I am the Clark Griswold of my family. I come up with elaborate plans and get hyper-focused on making things the BEST and the MOST FUN and creating CORE MEMORIES, and then I feel like it was all a waste at the end when someone was arguing about their snack or someone cried or someone said, “I’m bored,” in the middle of an epic movie night. But I’m promising myself this year to keep this mantra in mind: This is supposed to be fun. Why am I getting so stressed? Why am I ruining the moment of an outdoor picnic by insisting we have sliced cucumbers when nobody’s going to eat them? Why am I feeling irritated if my kids want to play video games with me instead of working on a puzzle?

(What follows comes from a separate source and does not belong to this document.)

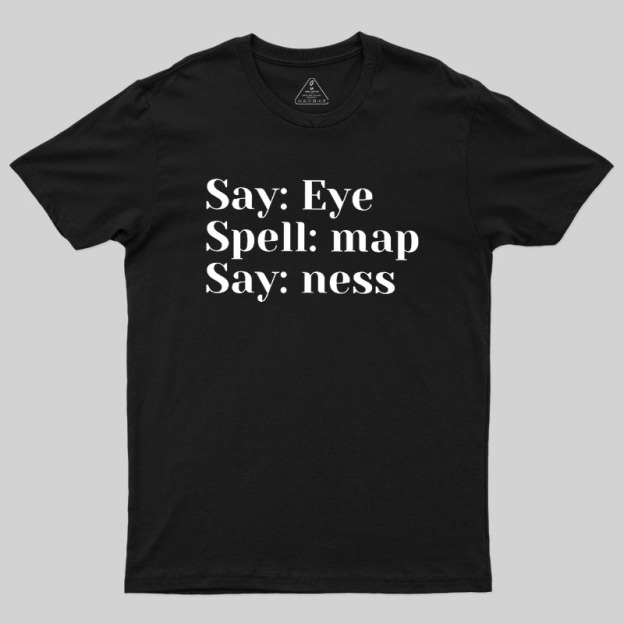 Say Spell Say Geek T-Shirt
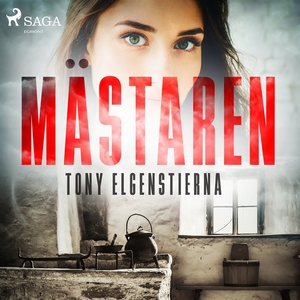 Mästaren (ljudbok) av Tony Elgenstierna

This is supposed to be fun.

Stick with my own bedtime routine.

There are few things I love more than a bedtime routine. Even doing my girls’ with them — baths, hair brushing, snuggling for bedtime stories, and lights out — grounds me, and I know how good a bedtime routine is for me, too. It’s easy to get off track, whether it’s because I go downstairs to binge a show with my husband or decide to deep clean the kitchen instead, but I really want to make that a priority this year so that I can feel as safe and relaxed as my kids do.

Keep my minivan clean.

Do you know how annoying it is to have a minivan with the third-row seats down flat and still feel like you don’t have any room for groceries? I need to keep this minivan on a cleaning schedule this year. While I do love having things like extra diapers and wipes or a stack of clean clothes and snacks in the backseat, all the extra toys and nonsense that accumulate in our car needs to go. It would make all of us breathe a little easier, I think.

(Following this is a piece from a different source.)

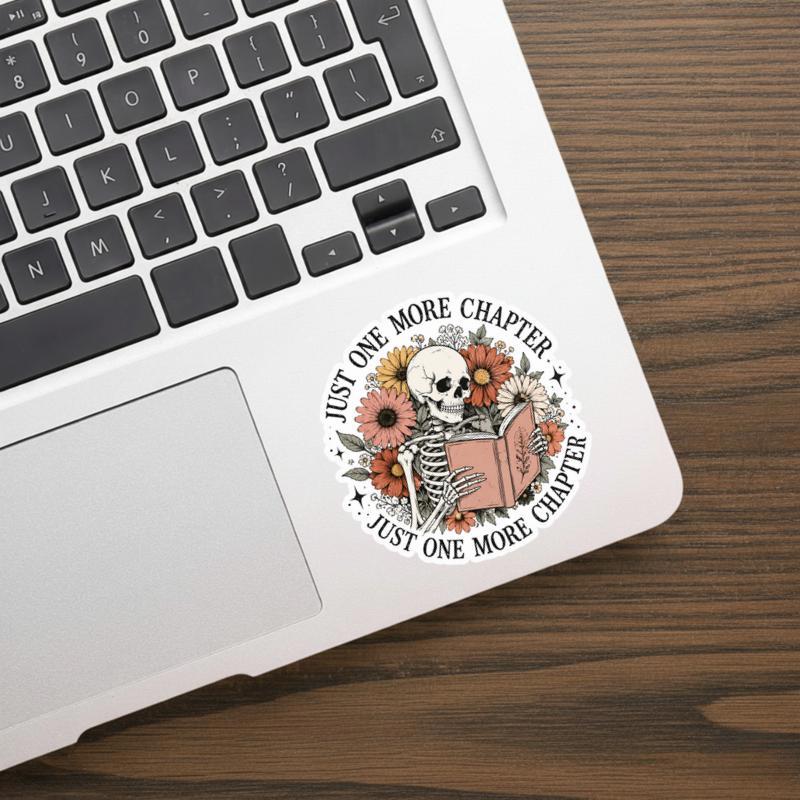 Just One More Chapter - Floral Skeleton Reader Sticker Just One More Chapter - Floral Skeleton Reader Sticker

Use my hobbies as mood boosters.

I’m a creative person, and I know that the minute I feel myself slipping into a funk — even if it’s just a random “ugh, I don’t feel like moving today” funk — being creative by writing or baking or sewing instantly lifts my mood. Like immediately, it’s the wildest thing. So, instead of telling myself I’m too busy to enjoy my hobbies, I’m making them part of my own daily self-care. Whether that means 20 minutes to write in the middle of the day or pulling out a sewing project to work on after bedtime, I deserve to have that mood boost.

2025 is the Year of Mom — and making her the best, happiest version of herself guarantees everyone gets the best of me.